==== SOURCE MATERIAL ====

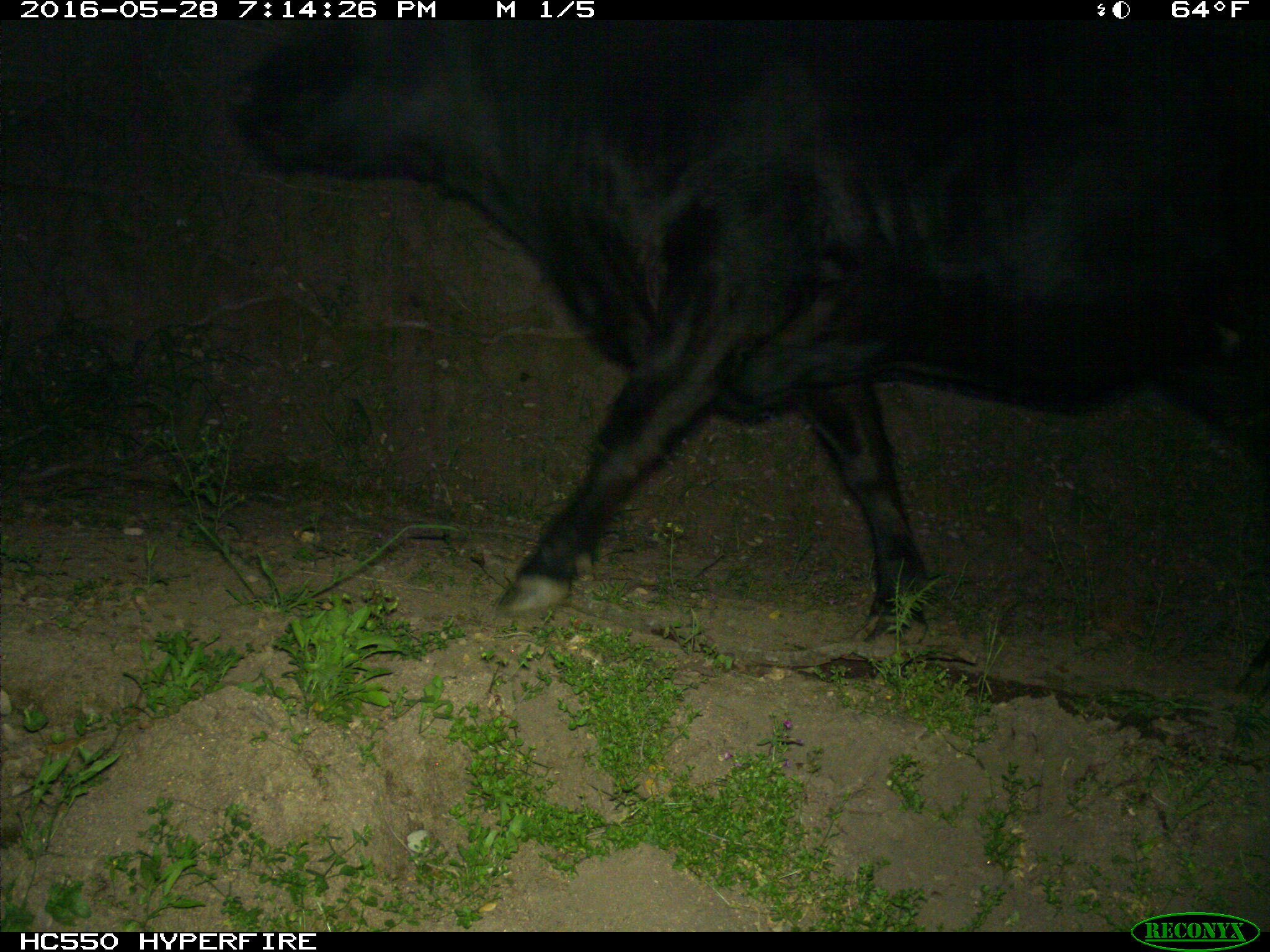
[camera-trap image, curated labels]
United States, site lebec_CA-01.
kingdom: Animalia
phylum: Chordata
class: Mammalia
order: Artiodactyla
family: Bovidae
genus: Bos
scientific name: Bos taurus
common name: domestic cow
Bos taurus (domestic cow).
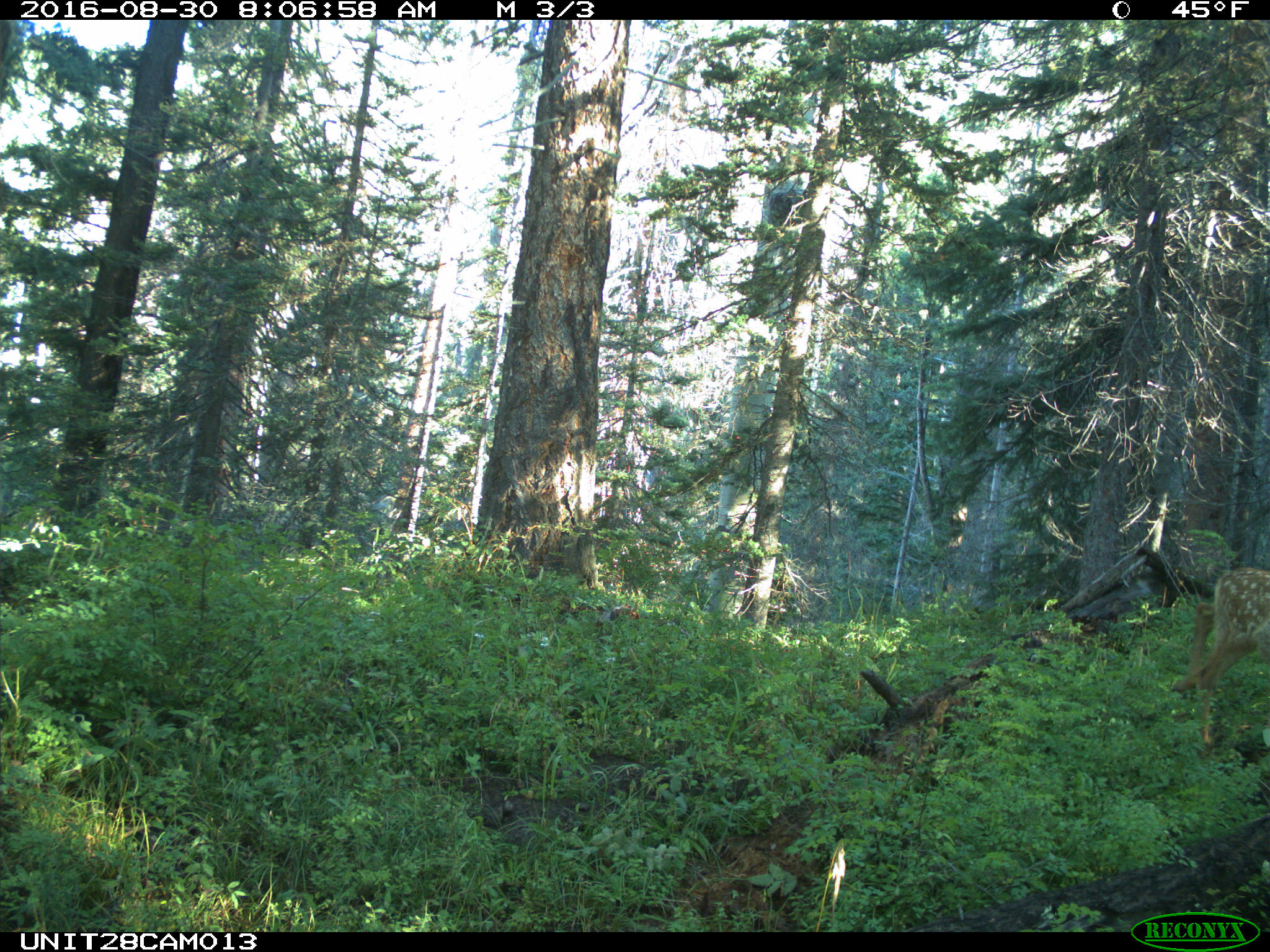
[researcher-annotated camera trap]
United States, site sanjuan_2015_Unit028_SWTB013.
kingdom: Animalia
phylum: Chordata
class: Mammalia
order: Artiodactyla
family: Cervidae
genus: Odocoileus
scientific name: Odocoileus hemionus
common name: mule deer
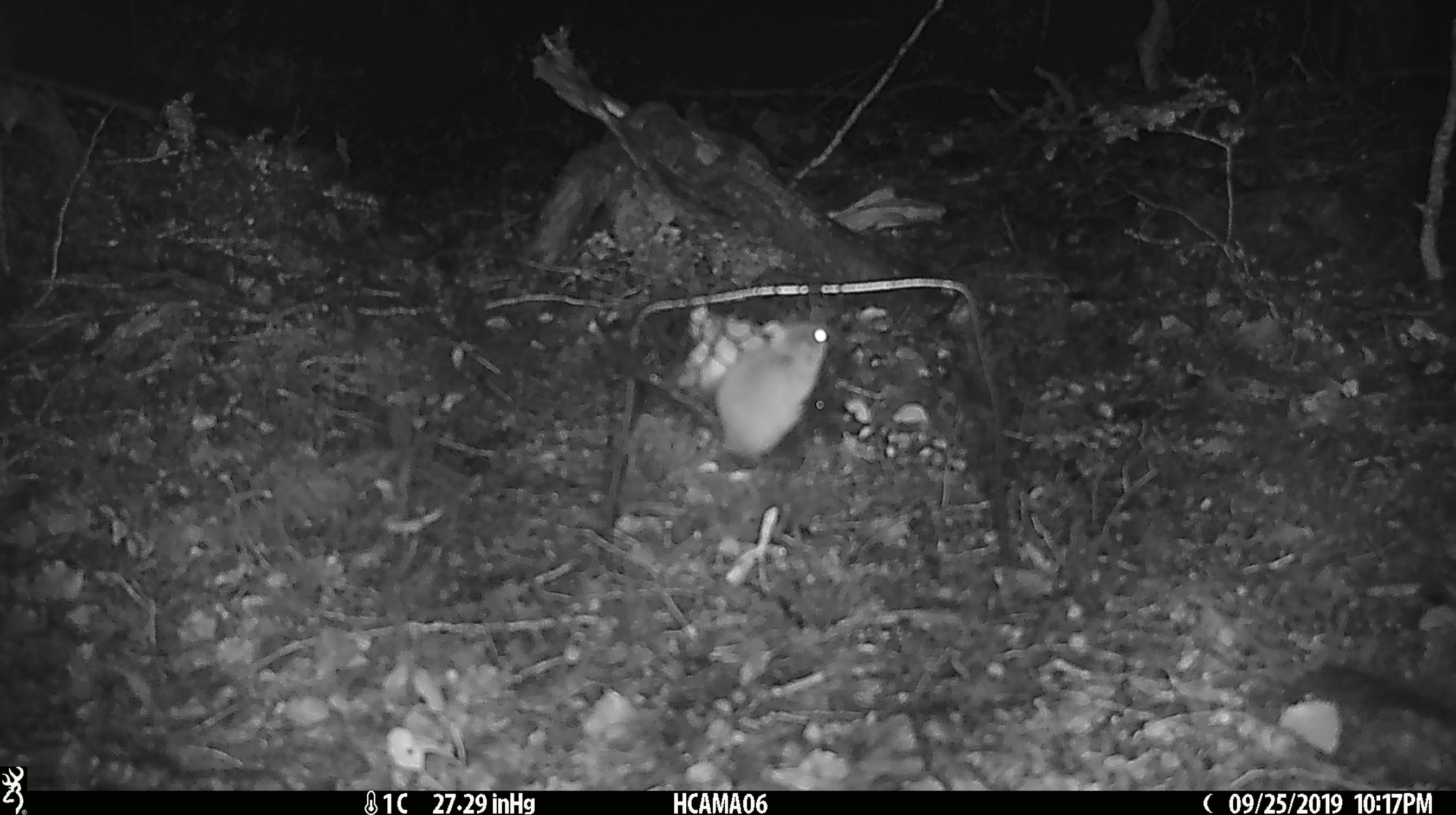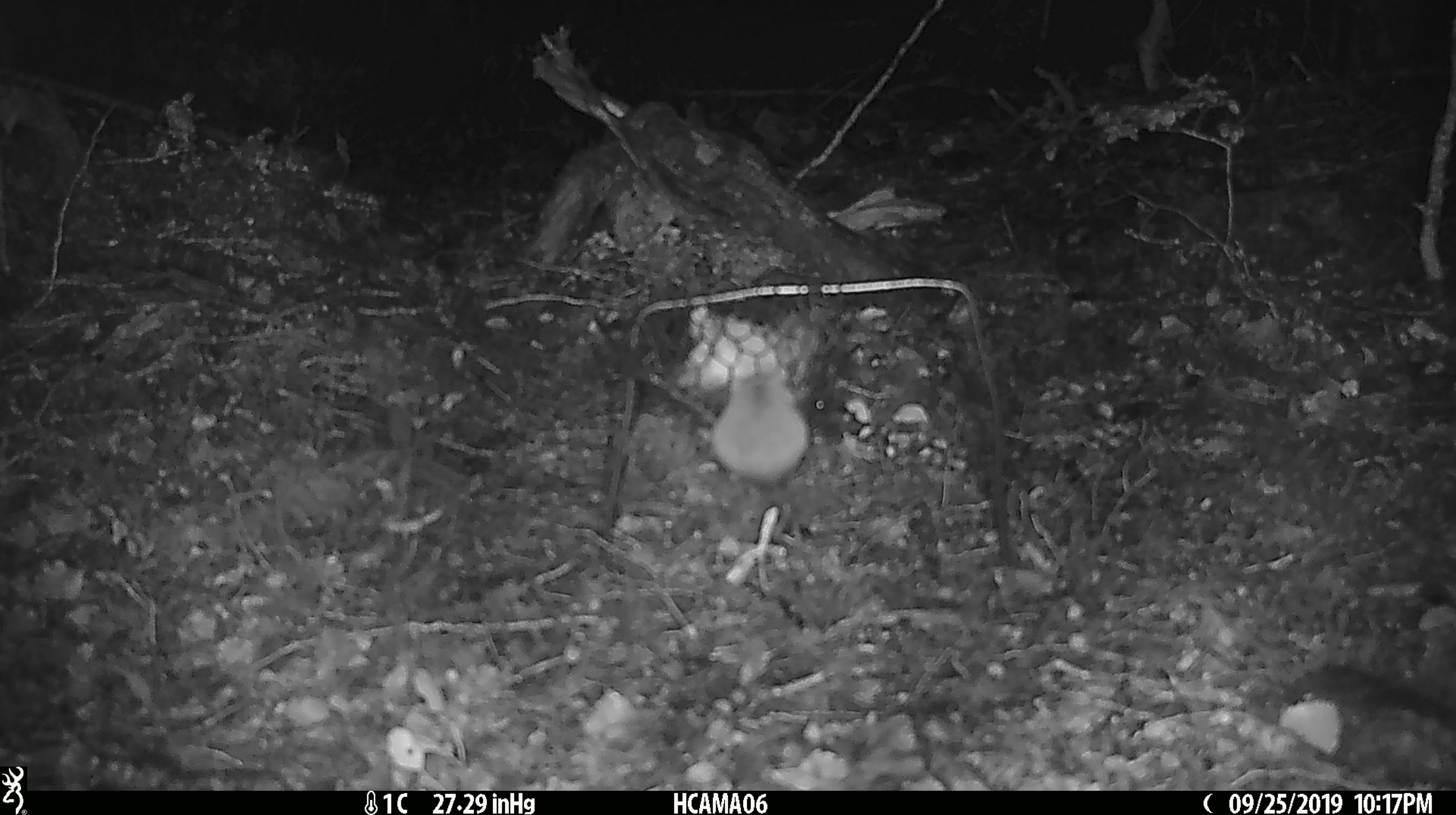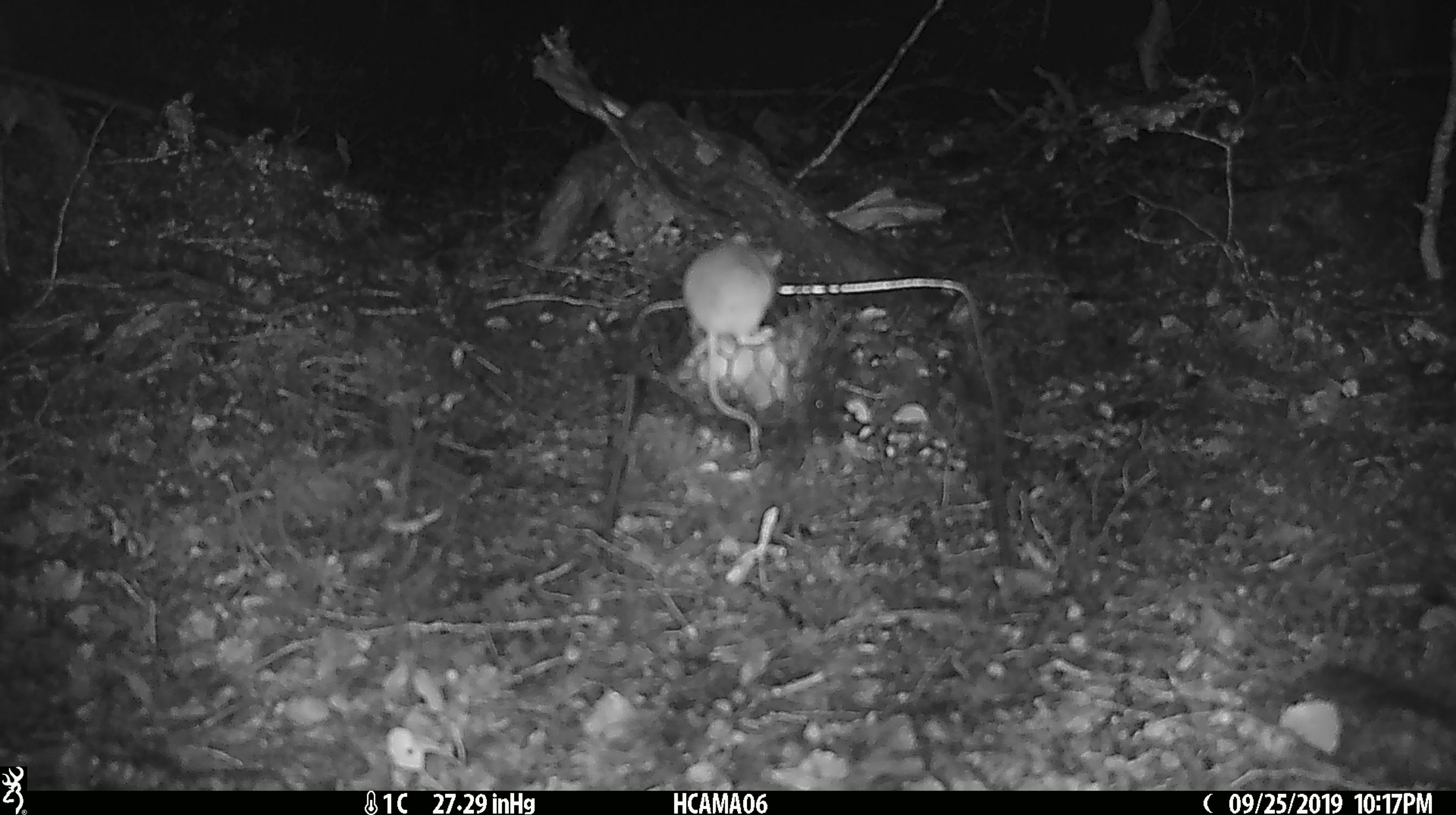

====

YOUR TASK: Give all the entries again exactly, dropping each picture.

TASK RESPONSE:
[camera-trap image, curated labels]
United States, site lebec_CA-01.
kingdom: Animalia
phylum: Chordata
class: Mammalia
order: Artiodactyla
family: Bovidae
genus: Bos
scientific name: Bos taurus
common name: domestic cow
Bos taurus (domestic cow).
[researcher-annotated camera trap]
United States, site sanjuan_2015_Unit028_SWTB013.
kingdom: Animalia
phylum: Chordata
class: Mammalia
order: Artiodactyla
family: Cervidae
genus: Odocoileus
scientific name: Odocoileus hemionus
common name: mule deer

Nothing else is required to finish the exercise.